Este es el terreno de juego de Libro de viejo, el campo de batalla donde se clavan, como espadas, sus bien medidos versos. Lo puedo entender muy bien, y quizá por eso me ha golpeado especialmente su latido biográfico, su agónico forcejeo con las circunstancias, ya que también tengo tres hijos varones, mi padre falleció hace unos años, y me sobra mucho mes a final de sueldo. De todas formas, cuando la poesía es buena, tiene algo que decirnos a todos, y no creo que este libro dependa del todo de una identificación personal. Si se da, miel sobre hojuelas. Pienso que a jóvenes poetas universitarios, sin trabajo ni hijos, no les dirá lo mismo, pensarán que algunos momentos del libro son hiperbólicos o están literaturizados, cuando no son más que desgarros de la piel en las espinas del día a día. Quien lo probó lo sabe.
Si usted es un lector que necesita la chicha de la referencia literaria y la comparación, le diré que Libro de viejo habla con la voz urgente de Dámaso Alonso en Hijos de la ira. Que actualiza el libro de Job al lenguaje poético actual, en exquisito verso medido y eufónico. Que tiene lo mejor del Miguel d’Ors quejica, elevándolo a lirismo y ternura, con un toque de José Luis Tejada y de Luis Rosales, y de la amable ironía de Wisława Szymborska. Manuel Machado, con su hábil regate corto en la rima, sobrevuela de la mano del mexicano Joaquín Antonio Peñalosa y su franciscana bondad. Como un Javier Salvago con esperanza. El cóctel de influencias funciona y está muy rico.
Para concluir, lo importante. Es decir, las citas literales de versos del libro, que es casi lo único que importa en una reseña. Lo demás es lucimiento del reseñista.

TAREA:
Responda estas preguntas con datos del fragmento:
(a) ¿Cuántos hijos varones dice tener quien escribe?
(b) ¿Con qué libro de Dámaso Alonso se compara la voz de Libro de viejo?
(c) ¿Qué es casi lo único que importa en una reseña?

REGISTROS EXTRAÍDOS:
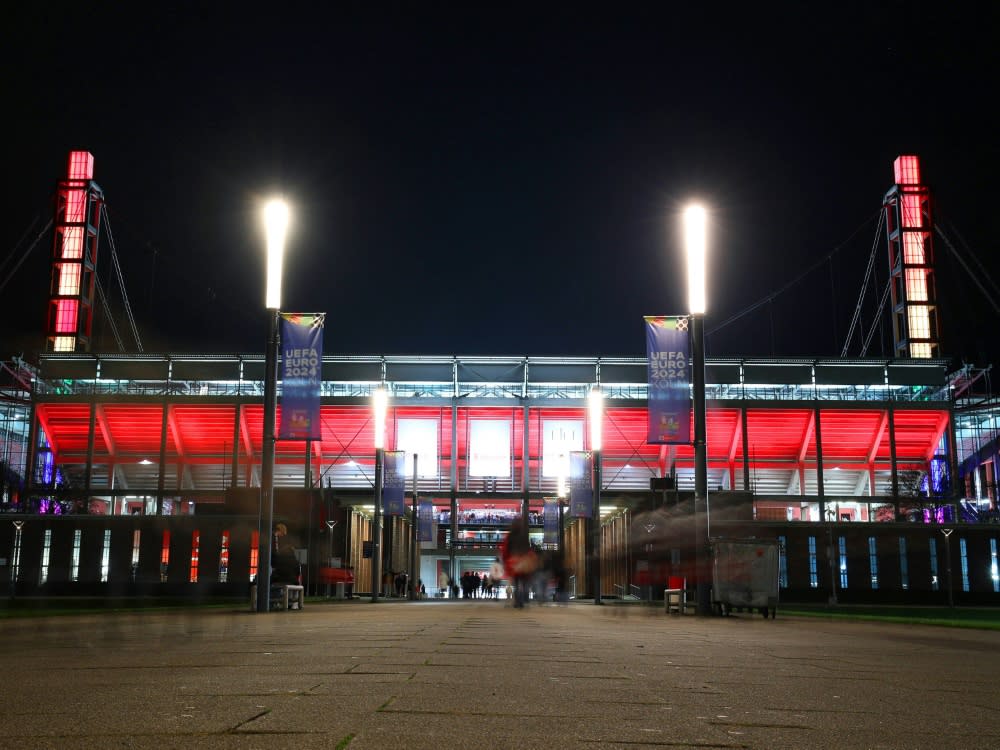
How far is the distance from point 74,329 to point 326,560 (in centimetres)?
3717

* * *

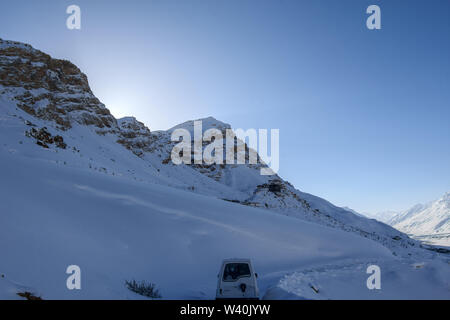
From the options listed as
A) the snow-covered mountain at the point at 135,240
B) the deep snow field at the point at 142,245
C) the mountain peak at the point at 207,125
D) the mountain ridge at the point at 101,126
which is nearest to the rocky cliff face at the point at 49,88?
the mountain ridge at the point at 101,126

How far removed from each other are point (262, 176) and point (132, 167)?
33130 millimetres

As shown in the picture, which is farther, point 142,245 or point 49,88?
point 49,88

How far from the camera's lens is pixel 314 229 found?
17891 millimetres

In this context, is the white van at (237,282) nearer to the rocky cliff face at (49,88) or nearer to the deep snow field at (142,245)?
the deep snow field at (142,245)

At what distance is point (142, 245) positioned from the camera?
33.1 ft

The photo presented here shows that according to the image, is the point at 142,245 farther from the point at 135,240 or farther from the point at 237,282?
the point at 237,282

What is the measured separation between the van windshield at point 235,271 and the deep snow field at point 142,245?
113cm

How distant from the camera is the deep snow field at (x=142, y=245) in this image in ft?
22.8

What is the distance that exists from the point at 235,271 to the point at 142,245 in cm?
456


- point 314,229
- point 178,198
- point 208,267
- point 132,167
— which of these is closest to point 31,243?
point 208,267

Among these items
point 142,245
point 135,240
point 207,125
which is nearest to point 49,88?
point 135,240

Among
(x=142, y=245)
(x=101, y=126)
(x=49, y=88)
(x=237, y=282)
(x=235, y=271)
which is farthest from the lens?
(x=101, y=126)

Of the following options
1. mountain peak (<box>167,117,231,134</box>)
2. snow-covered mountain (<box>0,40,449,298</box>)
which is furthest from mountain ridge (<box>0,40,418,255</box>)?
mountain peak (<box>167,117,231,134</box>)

RESPUESTA:
(a) Tres.
(b) Con Hijos de la ira.
(c) Las citas literales de versos del libro.